Recorded information
__________________________________________________

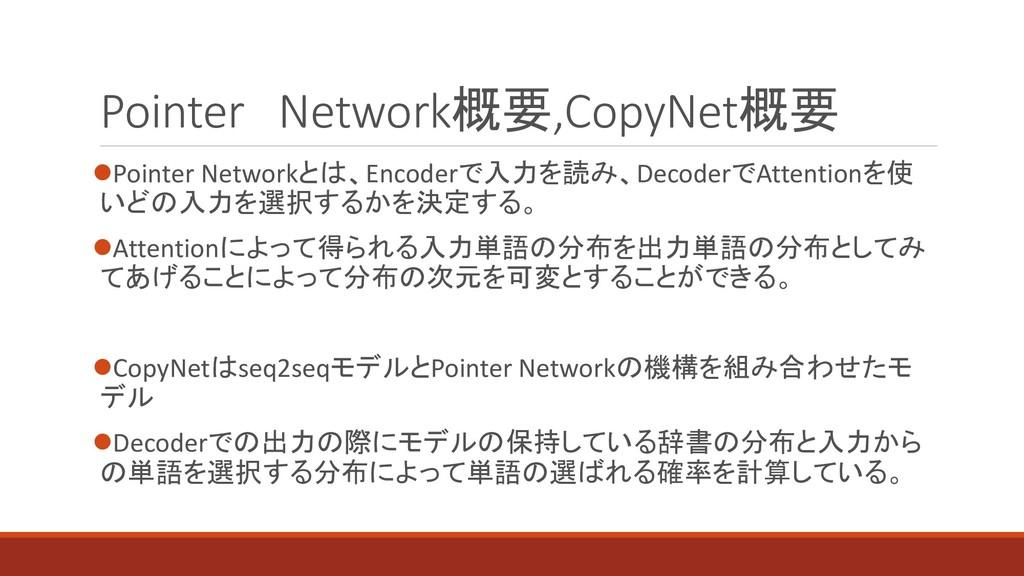 Pointer Network概要,CopyNet概要 ⚫Pointer Networkとは、...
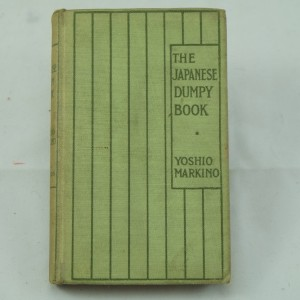 The Japanese Dumpy Book by Yoshio Markino 1st edition.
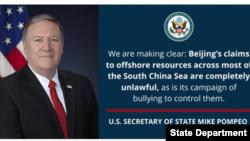Tuyên bố về Biển Đông của Ngoại Trưởng Hoa Kỳ Mike Pompeo hôm 13/07/2020. Photo US Department of State.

__________________________________________________

Problem
Please output each line above exactly and omit all images.

Exercise answer
 Pointer Network概要,CopyNet概要 ⚫Pointer Networkとは、...
 The Japanese Dumpy Book by Yoshio Markino 1st edition.
Tuyên bố về Biển Đông của Ngoại Trưởng Hoa Kỳ Mike Pompeo hôm 13/07/2020. Photo US Department of State.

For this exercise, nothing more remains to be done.